QUÉ SE PIDE -
¿Cómo sigue el texto sobre la película Shotgun Stories? Continúalo a partir de su última oración.

FRAGMENTO DEL TEXTO -
Uno puede leer apresuradamente por allí algo respecto a la ópera prima de Jeff Nichols y casi de inmediato sentirse autorizado a dudar. De nuevo esta cosa del indie americano, se dirá, con su tendal de familias disfuncionales, con su moralina, con su cansada sordidez apenas encubierta bajo la máscara de su concepción particular del concepto de realismo. Otra vez sopa, en definitiva. Puro pasto para festivales. Shotgun Stories resulta en cambio una sorpresa: Nichols no filma una idea del odio sino el modo en el que el odio se transforma en sistema. El esencial pesimismo que la película destila no es una fórmula impuesta para leer el mundo sino acaso el único sentimiento genuino posible para resguardarse del dolor que parece ser una de sus partes constitutivas ineludibles. En un lugar llamado England, un pueblito perdido dentro del estado de Arkansas (en el cine norteamericano, cualquier sitio que no sea una de esas ciudades que un estudiante de primaria no pueda identificar aunque sea de oídas parece un lugar perdido), tres hermanos reciben la noticia de la muerte de su padre, que hace años dejó el hogar y formó otra familia, engendrando nuevos hijos. Los muchachos abandonados guardan por la figura del muerto un rencor prehistórico, abismal, mientras que los otros, sus medio hermanos que asisten al funeral, oyen el panegírico que se pronuncia en su nombre y asienten conmovidos. El espectáculo aterrador de Shotgun Stories consiste en el enfrentamiento entre las dos familias a causa de un fragmento de memoria que azota el presente. La disputa no es tanto por el hombre en cuestión, sino por la idea que de él ha quedado en el mundo.

DATOS REGISTRADOS -
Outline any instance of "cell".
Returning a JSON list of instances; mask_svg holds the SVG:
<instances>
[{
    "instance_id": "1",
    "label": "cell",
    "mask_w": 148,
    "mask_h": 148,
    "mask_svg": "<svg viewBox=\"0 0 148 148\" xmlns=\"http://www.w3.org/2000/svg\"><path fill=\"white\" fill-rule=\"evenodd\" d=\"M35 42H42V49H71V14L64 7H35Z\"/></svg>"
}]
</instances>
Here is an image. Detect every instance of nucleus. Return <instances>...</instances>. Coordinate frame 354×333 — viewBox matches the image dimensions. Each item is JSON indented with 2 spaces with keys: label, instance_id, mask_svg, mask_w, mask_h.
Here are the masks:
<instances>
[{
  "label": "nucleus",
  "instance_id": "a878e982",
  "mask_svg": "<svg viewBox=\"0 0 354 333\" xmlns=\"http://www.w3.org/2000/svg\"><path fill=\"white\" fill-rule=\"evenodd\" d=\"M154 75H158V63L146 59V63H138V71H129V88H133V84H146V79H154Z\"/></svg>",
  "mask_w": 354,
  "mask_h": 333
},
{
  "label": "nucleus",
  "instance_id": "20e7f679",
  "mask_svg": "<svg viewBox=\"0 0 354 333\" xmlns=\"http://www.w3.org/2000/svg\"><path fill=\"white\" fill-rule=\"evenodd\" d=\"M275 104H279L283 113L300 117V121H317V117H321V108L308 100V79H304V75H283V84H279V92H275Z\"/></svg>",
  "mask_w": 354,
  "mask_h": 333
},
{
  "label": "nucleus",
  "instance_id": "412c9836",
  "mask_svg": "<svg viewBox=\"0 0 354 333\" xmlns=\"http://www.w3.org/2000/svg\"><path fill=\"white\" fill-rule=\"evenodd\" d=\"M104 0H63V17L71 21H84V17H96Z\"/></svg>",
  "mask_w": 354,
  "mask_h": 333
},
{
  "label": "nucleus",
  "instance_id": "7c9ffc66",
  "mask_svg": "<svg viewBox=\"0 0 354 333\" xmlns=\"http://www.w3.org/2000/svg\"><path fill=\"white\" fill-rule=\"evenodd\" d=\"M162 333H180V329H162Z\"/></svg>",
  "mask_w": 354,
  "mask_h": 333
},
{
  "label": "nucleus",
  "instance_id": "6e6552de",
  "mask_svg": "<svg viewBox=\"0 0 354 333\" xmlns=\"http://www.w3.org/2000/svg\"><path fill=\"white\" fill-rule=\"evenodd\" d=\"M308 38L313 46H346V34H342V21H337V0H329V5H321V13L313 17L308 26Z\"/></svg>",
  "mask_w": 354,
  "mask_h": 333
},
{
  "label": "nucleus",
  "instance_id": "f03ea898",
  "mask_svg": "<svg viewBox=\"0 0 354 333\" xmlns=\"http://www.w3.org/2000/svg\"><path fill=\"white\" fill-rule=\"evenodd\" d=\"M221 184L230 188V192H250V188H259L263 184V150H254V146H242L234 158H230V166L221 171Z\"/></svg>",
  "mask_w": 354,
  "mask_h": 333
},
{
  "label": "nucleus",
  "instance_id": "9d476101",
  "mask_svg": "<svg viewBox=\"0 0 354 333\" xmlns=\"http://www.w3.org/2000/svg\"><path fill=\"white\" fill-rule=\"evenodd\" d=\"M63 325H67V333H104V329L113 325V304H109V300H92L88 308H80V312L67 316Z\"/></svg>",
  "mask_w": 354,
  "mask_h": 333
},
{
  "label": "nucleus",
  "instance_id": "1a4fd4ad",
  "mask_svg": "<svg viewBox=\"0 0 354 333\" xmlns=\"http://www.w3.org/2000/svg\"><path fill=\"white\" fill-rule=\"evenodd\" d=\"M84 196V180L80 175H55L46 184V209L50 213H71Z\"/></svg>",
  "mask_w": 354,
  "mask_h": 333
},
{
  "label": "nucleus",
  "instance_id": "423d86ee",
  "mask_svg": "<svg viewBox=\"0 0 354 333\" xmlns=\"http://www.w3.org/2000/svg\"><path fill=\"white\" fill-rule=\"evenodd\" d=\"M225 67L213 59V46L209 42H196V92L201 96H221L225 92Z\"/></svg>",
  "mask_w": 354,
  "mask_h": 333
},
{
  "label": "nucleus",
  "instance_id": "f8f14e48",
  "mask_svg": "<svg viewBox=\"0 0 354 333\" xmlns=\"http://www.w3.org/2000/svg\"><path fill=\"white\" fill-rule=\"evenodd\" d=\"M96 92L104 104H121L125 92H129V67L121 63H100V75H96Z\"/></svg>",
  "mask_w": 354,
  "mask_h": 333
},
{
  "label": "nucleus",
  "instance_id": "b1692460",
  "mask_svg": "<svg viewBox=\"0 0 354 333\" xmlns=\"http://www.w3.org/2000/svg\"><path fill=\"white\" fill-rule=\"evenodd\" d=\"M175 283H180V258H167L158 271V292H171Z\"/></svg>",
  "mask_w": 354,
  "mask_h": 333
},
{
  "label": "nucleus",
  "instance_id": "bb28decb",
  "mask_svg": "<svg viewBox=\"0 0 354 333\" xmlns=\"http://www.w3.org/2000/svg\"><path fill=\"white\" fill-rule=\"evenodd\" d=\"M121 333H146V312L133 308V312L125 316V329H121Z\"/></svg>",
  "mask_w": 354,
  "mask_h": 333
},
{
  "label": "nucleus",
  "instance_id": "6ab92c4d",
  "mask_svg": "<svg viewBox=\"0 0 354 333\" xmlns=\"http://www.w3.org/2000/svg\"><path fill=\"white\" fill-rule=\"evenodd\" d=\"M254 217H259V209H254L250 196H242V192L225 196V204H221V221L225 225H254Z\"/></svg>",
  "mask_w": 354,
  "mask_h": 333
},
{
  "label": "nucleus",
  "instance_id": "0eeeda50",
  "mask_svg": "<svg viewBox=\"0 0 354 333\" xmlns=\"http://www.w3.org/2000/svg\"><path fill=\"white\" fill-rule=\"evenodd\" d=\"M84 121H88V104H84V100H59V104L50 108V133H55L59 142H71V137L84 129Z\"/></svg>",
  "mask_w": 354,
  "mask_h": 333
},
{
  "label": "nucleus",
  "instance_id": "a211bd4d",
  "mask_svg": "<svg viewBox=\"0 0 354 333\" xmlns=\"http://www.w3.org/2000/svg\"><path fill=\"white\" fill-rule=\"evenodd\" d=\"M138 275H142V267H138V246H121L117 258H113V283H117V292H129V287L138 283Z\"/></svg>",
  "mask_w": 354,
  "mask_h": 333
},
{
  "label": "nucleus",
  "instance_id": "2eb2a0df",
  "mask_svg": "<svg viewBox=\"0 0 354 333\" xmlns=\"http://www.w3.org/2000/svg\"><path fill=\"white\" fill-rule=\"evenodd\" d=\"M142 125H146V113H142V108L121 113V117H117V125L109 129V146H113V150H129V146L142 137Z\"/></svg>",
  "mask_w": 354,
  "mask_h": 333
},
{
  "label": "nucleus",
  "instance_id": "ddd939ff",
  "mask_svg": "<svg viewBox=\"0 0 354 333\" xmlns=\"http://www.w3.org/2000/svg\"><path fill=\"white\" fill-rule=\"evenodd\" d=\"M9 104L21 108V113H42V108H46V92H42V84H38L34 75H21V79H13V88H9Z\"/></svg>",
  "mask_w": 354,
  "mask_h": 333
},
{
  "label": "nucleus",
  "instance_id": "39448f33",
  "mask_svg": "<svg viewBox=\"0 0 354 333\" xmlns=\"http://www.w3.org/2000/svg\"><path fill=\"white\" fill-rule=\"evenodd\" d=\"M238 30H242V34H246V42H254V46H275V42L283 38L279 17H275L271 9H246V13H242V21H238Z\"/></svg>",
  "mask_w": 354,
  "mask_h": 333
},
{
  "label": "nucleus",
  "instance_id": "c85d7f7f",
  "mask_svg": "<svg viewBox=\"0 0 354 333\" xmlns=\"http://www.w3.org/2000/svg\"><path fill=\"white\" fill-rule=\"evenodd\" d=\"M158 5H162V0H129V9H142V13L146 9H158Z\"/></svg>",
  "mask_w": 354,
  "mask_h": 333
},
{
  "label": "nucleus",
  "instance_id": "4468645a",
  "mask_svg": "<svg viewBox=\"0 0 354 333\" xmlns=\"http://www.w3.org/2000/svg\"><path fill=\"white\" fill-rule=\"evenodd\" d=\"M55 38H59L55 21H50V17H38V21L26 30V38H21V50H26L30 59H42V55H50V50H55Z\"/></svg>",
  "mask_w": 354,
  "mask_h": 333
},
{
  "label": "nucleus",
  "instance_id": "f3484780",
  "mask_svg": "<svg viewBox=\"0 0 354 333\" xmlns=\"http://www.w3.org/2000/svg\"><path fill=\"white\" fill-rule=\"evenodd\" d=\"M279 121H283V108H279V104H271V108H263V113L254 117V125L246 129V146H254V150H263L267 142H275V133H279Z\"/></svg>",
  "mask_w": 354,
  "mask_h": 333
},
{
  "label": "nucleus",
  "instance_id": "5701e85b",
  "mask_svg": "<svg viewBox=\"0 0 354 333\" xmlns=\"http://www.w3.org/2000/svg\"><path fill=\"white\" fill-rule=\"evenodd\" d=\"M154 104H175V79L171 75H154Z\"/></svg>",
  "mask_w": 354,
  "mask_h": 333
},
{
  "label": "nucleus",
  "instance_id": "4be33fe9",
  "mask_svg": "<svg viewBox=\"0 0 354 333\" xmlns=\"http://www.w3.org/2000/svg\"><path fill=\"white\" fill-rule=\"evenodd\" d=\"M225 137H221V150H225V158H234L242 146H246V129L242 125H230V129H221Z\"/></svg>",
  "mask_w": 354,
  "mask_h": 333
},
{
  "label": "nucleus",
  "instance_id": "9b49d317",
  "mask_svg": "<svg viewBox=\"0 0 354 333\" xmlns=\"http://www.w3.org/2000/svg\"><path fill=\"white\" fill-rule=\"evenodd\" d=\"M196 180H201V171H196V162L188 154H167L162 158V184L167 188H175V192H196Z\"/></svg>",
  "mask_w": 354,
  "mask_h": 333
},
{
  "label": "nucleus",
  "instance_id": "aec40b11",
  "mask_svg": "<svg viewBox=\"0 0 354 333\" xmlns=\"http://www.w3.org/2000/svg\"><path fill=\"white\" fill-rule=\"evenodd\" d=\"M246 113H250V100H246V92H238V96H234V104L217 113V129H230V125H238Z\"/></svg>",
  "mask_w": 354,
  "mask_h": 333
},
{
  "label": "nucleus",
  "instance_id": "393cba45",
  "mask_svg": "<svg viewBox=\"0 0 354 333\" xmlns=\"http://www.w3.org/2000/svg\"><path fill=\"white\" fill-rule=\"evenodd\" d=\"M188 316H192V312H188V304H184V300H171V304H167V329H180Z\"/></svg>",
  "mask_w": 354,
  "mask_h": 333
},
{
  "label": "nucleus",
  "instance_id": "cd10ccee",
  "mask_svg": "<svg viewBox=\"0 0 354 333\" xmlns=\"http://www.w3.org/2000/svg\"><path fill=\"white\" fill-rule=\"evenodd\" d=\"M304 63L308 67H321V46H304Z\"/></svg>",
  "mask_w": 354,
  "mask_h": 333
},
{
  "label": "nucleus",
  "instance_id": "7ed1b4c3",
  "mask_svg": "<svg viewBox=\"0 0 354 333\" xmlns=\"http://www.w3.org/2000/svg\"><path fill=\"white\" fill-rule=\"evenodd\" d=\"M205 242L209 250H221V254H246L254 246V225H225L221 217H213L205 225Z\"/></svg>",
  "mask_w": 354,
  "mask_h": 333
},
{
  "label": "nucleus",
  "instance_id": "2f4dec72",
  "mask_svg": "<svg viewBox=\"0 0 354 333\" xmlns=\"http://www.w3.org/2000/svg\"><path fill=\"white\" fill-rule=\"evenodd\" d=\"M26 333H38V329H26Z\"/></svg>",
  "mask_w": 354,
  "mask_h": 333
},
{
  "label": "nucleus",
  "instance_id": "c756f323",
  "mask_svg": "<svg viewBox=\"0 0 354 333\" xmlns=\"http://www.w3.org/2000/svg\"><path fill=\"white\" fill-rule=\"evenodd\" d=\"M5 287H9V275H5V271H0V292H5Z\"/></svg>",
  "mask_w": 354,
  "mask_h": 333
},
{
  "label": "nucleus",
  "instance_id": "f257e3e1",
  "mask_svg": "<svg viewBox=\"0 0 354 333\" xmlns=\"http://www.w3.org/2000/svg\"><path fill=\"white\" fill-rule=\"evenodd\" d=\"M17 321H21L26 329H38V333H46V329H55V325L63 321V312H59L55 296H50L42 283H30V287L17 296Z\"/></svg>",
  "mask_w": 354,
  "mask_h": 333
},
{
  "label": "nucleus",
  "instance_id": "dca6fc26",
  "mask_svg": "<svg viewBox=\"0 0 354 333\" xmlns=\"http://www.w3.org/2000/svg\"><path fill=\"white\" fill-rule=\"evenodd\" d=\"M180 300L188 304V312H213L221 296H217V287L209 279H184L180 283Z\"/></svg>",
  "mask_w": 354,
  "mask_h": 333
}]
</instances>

RESPUESTA ESCRITA -
La cámara se encuentra esta vez del lado de los odiantes, de los que recuerdan. Pero, de modo magistral, el director no apela jamás al recurso extorsivo del flashback, en el que una oportuna escena clave del pasado se actualiza providencialmente para que el espectador pueda compartir con toda comodidad el punto de vista de los hermanos protagonistas. En Shotgun Stories lo que hay es lo que se ve. Todo otro tiempo se encuentra abolido en la película por este presente de resentimiento absoluto que un breve incidente en el entierro del padre establece como un estallido. Como en los libros de Cormac Mccarthy, un tono de tragedia cósmica atraviesa la película, en la que las penurias del presente guardan con su origen una relación remota, casi imposible de descifrar, pero cuya fuerza destructora resulta a la postre ser incontenible.
En el comienzo de la película, la espalda picada de perdigones del hijo mayor que el espectador puede atisbar brevemente cuando el muchacho se levanta de la cama se encarga de graficar con claridad la voluntad de una violencia antigua que persiste como huella irrenunciable a través de los días. Más allá de ello, no hay nada que deducir de esas marcas, el director no construye un misterio con la incógnita del acontecimiento en el que se produjeron. Como se ha dicho, Shotgun Stories se desarrolla sobre una ardiente planicie sin tiempo en la que el odio se expande como una enfermedad virósica, ajeno a la acción de los hombres. Nuestros hermanos no parecen en verdad tener siquiera un nombre: entre ellos y para todo el mundo se llaman Son, Boy y Kid. Se les suma su amigo Shampoo. Solo el perro Henry, que muere fuera de campo mordido por una serpiente, ha podido acceder a un nombre propio. Todos son al fin parias, su apelativo refiere al lugar que ocupan en una trama de relaciones a la que solo cabe aceptar con una desconsolada resignación; son desheredados de un paraíso que ya no se aguarda y del que no quedan en la memoria ni siquiera restos de imágenes a los cuales recurrir. La simpatía que despiertan los personajes principales en el espectador quizá resida en la posición desfavorable que guardan respecto de los hijos rivales, de los que apenas se alcanza a ver que son un poco más prósperos y acomodados. Como si se deslizara por un campo minado, la película de Nichols parece estar constantemente a la espera de una catástrofe, un momento de brutalidad definitivo en el que la cotidianidad estalle por los aires y en el que el dolor encuentre un cauce definitivo o su inopinada y terrible justificación.